::: Document text :::

Another way to approach lighting is softboxes. You enclose your lights in some manner of frame or box, and the front side is a diffusion material. That allows you to kill the harshness of direct light the same way the tent concept does, but it keeps your lights movable and doesn't necessarily restrict you to a particular volume of space to work within. And they're also cheap to set up.

The building material is styrofoam coolers. That's the "box". Utility clamp lights which you can get anywhere with a hardware selection are the power, and as for diffusion, there's a couple approaches. My preference is polyester pillow protectors. I find these good in particular because the material does not affect the color of the light much at all, where I've seen cotton pillowcases or sheets cause a yellowish tint that defeats the purpose of using those "natural daylight" color CFLs. The last thing you need is some bungee cord straps. I've found well suited ones at Walmart for under $2 each.

::: Data below :::

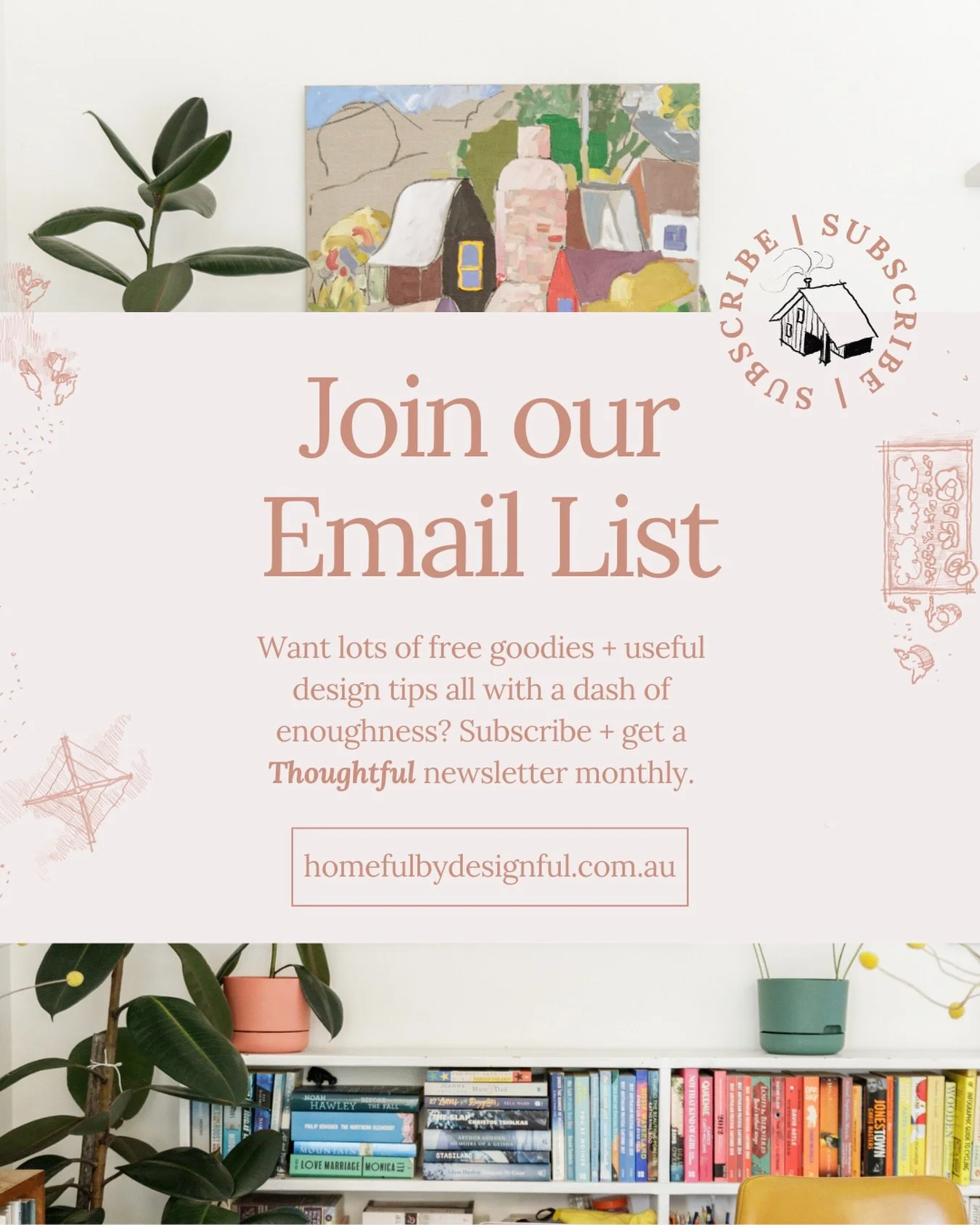 Subscribe to Homeful&rsquo;s monthly newsletter via the linktree in our bio.

It will be spam free, enoughness rich + useful.

Clickety click, join us for 2026 💚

:::

Exercise prompt:
Return the full passage on building softboxes from styrofoam coolers, word for word.

Result of this task:
Another way to approach lighting is softboxes. You enclose your lights in some manner of frame or box, and the front side is a diffusion material. That allows you to kill the harshness of direct light the same way the tent concept does, but it keeps your lights movable and doesn't necessarily restrict you to a particular volume of space to work within. And they're also cheap to set up.

The building material is styrofoam coolers. That's the "box". Utility clamp lights which you can get anywhere with a hardware selection are the power, and as for diffusion, there's a couple approaches. My preference is polyester pillow protectors. I find these good in particular because the material does not affect the color of the light much at all, where I've seen cotton pillowcases or sheets cause a yellowish tint that defeats the purpose of using those "natural daylight" color CFLs. The last thing you need is some bungee cord straps. I've found well suited ones at Walmart for under $2 each.